Conditions such as arthritis, migraines, back injuries, fracture or cancer can cause pain. It can also be caused by physical injuries, such as with surgery, accidents or falls. Occasionally, fractures can exist even when the patient experienced no fall or accident.
An elderly person may not be able to perform necessary tasks, such as preparing their own meals and managing medication. In an effort to be independent, they may rely only on themselves to manage these activities of daily living. If they become ill or are in pain, they may actually walk to find someone to help them rather than to use a lifeline alert system or even their own telephone. Even in the midst of moderate chest pains, they may not consider that this is an emergency worthy of dialing “911″.
Unless doctors are informed about the nature and frequency of pain, they are unable to treat it. Many elderly patients either don’t think to tell the doctor about the pain they experience or they withhold this information in an effort to be strong.
Some of the elderly who suffer from early alzheimer’s, tell the doctor how they are feeling at that moment, and have actually forgotten for the moment the pain they have experienced for the last few months. Sometimes the elderly fail to mention their pain because they fear that reporting the pain may lead to painful diagnostic procedures or hospitalization. Some attempt to be “good” by not complaining about the pain. In other cases, the patient may believe that there is nothing that can be done for the pain, so they don’t mention it.
Medications most commonly prescribed for pain are non-steroidal anti-inflammatory drugs, often called NSAIDs, non-narcotic analgesics and narcotic analgesics. Treatment for pain is a joint decision of the doctor in consultation with the patient and their advocate.
External advocates, such as family members, are often necessary to make the pain visible to medical professionals and to request treatment. Caregivers who are aware of the pain must often take it upon themselves to ask to be invited to come along on the doctor appointments. Many times, the best person to make themselves heard in a doctor’s office or hospital is a family member.
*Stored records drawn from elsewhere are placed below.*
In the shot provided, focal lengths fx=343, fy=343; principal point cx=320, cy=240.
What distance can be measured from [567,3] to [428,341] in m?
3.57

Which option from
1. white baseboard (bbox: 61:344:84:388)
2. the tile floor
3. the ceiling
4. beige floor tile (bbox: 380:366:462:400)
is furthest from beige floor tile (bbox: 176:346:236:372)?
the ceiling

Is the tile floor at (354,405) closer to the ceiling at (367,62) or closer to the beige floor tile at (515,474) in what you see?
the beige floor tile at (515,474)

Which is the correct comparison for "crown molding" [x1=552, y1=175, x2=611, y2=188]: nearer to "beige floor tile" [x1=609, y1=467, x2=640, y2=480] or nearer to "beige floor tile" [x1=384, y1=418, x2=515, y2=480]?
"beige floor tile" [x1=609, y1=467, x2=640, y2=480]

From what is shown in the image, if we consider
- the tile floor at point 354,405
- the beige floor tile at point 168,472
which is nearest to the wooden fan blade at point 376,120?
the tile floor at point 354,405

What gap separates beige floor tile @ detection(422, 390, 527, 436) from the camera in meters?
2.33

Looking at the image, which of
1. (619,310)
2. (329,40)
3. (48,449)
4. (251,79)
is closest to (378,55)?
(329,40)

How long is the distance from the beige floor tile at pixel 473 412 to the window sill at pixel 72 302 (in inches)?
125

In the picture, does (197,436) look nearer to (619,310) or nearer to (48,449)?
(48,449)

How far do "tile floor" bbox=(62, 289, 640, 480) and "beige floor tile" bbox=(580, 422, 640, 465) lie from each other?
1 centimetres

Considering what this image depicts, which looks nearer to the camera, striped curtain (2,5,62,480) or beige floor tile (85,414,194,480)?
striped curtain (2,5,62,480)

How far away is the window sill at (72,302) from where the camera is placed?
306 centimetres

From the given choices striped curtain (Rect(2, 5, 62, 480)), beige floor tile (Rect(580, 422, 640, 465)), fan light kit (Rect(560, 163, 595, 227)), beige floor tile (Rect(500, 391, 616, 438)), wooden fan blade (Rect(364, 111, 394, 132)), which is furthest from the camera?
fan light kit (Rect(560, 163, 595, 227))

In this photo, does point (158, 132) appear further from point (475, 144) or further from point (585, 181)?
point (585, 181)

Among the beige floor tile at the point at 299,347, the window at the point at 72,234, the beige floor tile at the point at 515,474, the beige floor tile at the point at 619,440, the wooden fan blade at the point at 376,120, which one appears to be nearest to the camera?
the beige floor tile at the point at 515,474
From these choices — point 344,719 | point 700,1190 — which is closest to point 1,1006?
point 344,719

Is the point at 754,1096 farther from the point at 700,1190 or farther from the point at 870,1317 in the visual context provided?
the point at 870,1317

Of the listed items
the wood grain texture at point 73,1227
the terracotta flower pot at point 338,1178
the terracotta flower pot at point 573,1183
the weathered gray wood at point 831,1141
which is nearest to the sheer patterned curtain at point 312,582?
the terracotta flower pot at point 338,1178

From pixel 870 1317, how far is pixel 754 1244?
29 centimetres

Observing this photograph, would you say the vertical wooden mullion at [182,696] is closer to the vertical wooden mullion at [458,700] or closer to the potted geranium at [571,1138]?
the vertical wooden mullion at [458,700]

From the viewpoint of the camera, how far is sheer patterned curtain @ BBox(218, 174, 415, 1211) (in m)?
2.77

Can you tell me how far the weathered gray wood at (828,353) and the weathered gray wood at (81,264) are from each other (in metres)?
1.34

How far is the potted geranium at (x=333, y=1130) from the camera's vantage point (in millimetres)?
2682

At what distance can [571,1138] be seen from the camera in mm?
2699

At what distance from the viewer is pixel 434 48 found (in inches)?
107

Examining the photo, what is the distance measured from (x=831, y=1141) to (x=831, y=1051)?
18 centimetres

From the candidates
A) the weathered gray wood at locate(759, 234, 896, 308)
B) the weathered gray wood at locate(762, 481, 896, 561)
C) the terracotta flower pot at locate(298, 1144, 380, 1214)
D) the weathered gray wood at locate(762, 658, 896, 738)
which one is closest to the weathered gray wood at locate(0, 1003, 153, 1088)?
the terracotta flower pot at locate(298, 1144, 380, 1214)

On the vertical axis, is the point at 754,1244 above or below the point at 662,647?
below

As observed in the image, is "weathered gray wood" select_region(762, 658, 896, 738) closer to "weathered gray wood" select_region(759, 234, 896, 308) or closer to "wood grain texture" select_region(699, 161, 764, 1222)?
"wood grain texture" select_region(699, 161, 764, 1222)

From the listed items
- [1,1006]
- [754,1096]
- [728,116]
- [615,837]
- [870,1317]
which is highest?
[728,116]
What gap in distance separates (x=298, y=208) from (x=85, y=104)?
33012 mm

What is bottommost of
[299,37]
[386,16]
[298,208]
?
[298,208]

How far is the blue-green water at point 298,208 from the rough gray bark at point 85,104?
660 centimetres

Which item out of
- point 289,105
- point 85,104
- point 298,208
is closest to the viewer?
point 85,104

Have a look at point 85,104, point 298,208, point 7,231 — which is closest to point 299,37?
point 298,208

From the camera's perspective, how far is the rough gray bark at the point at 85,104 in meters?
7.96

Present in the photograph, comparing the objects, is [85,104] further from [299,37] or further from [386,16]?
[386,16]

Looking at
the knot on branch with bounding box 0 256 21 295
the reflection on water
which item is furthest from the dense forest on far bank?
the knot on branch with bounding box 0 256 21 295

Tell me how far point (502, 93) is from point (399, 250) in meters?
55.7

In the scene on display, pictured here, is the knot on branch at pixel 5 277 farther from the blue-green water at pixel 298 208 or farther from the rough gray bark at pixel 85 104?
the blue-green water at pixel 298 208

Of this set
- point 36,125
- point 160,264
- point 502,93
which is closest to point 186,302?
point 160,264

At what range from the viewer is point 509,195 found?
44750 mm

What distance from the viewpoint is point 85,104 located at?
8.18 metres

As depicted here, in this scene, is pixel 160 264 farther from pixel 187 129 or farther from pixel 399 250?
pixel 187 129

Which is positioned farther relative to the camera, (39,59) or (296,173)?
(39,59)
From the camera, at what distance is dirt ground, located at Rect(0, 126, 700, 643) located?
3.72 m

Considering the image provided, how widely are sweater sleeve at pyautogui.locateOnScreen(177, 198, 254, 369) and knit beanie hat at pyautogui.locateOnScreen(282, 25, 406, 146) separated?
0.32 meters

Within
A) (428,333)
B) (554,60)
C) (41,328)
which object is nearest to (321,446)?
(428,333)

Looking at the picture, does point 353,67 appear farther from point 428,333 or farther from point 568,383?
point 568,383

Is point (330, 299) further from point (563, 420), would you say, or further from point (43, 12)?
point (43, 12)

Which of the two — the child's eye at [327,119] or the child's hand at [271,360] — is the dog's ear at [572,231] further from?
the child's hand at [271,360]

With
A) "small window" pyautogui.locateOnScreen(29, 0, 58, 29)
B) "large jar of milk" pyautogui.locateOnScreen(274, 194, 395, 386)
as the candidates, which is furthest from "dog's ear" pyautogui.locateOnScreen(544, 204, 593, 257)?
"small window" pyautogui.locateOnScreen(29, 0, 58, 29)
Illness and pain cause helplessness, physical and emotional dependence and the loss of social power. Needless suffering is the result.
The relief of pain and suffering, whenever possible, is a fundamental responsibility of health care professionals and patient advocates. The health care workers, medical professionals, and family members all share the responsibility for meeting the special needs of our elderly. All three groups share the responsibility of seeing that the pain is evaluated and treated.